Give back the line containing "order: Otidiformes" along with every line after it, exactly, until the entries end.

-- Material shown follows --

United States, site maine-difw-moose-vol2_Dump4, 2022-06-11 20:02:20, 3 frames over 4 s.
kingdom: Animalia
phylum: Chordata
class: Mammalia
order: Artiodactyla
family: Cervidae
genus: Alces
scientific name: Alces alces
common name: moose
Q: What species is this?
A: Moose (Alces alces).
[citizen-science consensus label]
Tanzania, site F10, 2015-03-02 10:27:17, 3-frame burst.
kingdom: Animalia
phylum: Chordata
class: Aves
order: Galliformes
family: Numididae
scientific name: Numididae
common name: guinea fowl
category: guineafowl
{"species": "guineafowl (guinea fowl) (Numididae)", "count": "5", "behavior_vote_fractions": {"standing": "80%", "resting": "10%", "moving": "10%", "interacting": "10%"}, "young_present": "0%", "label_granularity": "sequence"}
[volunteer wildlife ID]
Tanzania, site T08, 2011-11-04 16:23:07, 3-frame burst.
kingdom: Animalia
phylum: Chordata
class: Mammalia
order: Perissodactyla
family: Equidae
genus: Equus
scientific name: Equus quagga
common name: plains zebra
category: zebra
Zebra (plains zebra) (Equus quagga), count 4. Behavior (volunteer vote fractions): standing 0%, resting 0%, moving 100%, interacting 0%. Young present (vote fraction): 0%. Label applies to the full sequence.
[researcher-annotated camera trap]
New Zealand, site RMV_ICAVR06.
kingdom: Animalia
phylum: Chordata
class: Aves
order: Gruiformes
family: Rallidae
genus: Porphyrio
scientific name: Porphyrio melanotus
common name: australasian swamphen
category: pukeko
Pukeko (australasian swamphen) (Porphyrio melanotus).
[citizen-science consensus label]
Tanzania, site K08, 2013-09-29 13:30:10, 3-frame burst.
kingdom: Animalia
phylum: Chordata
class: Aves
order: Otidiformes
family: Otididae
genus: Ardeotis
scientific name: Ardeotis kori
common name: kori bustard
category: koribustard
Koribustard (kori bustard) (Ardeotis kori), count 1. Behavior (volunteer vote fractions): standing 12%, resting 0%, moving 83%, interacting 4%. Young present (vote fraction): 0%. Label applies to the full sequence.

-- Material shown concluded --

Result of the task |
order: Otidiformes
family: Otididae
genus: Ardeotis
scientific name: Ardeotis kori
common name: kori bustard
category: koribustard
Koribustard (kori bustard) (Ardeotis kori), count 1. Behavior (volunteer vote fractions): standing 12%, resting 0%, moving 83%, interacting 4%. Young present (vote fraction): 0%. Label applies to the full sequence.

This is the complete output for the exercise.